As the scale and sophistication of phishing attempts grows exponentially, it’s becoming painfully clear that training employees to identify and steer clear of scams is a fool’s errand. Is it appropriate to expect an employee to avoid and flag suspicious content that doesn’t actually look suspicious?

Let’s take AI-driven email spoofing – where AI is used to forge sender addresses at scale – as an example. Since many letters and numbers are hard to differentiate between in the most commonly used fonts, it is difficult for users to spot these phishing attempts (or at the very least, prohibitively time consuming), increasing the likelihood of the user opening the email and clicking into malicious links. Combine this with email content and links that appear credible thanks to generative AI, and it becomes increasingly unrealistic and deleterious to productivity for organizations to expect their employees to identify phishing emails.

The answer to this growing problem could be simpler than we think. One solution that works and has already been applied to great effect in industries such as banking is security notifications that pop up before users engage in potentially risky behaviour. These ‘security nudges’ alert users in real-time when potential security threats emerge and prompt them in-the-moment to actively think about risk.

For example, these nudges could be configured to pop up before a user inputs financial information into a website, or to flag up a risky-looking link that, to the employee, may appear perfectly safe.
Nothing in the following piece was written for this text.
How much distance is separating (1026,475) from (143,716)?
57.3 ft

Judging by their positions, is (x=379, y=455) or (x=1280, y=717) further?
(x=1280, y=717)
Nudges have a clear message and can incorporate arresting imagery to engage users and get them to make more considered and safer choices.

But nudges alone aren’t enough to stop adversaries who have the ability to exploit systems using the built-in functions of a web browser. In 2023 alone, eight zero-day vulnerabilities were identified in the stack that powers Chrome and Edge browsers, including one vulnerability that could exploit a user if they viewed an infected image on a webpage. To avoid these advanced technical attacks, organisations need to push code processing off of their systems. One effective control to do this is remote browser isolation, which processes unevaluated webcode on a virtually or physically distinct system. Combined with edge controls that ensure only trusted sites are exempt from this process, defenders can remove technical risk while mitigating the risk that a user will be tricked into providing sensitive data to adversaries.

The rapid evolution of social engineering techniques that can be applied on an industrial scale means we can no longer realistically rely on employees’ abilities to spot these scams.

Instead of relying on a combination of users, whose expertise and primary responsibility is not network security, and security technologies designed to detect threats once they’ve entered the perimeter, security professionals should pivot to preventing adversaries from accessing corporate systems in the first place. This is only possible through a combination of robust technical controls that mitigate technical risk and real-time nudges that notify users when they may be providing privileged information, such as credentials, to an untrusted party.

Combining robust security controls with real-time nudges that build awareness of security risk and prompt safer browsing behaviours in real time are the best – and perhaps the only – way to stay ahead of hackers’ attempts to trick users. By making deception more visible and protecting users from technical risks, these tools create better outcomes for their organisations. This will be critical in a world where suspicious threats don’t look suspicious.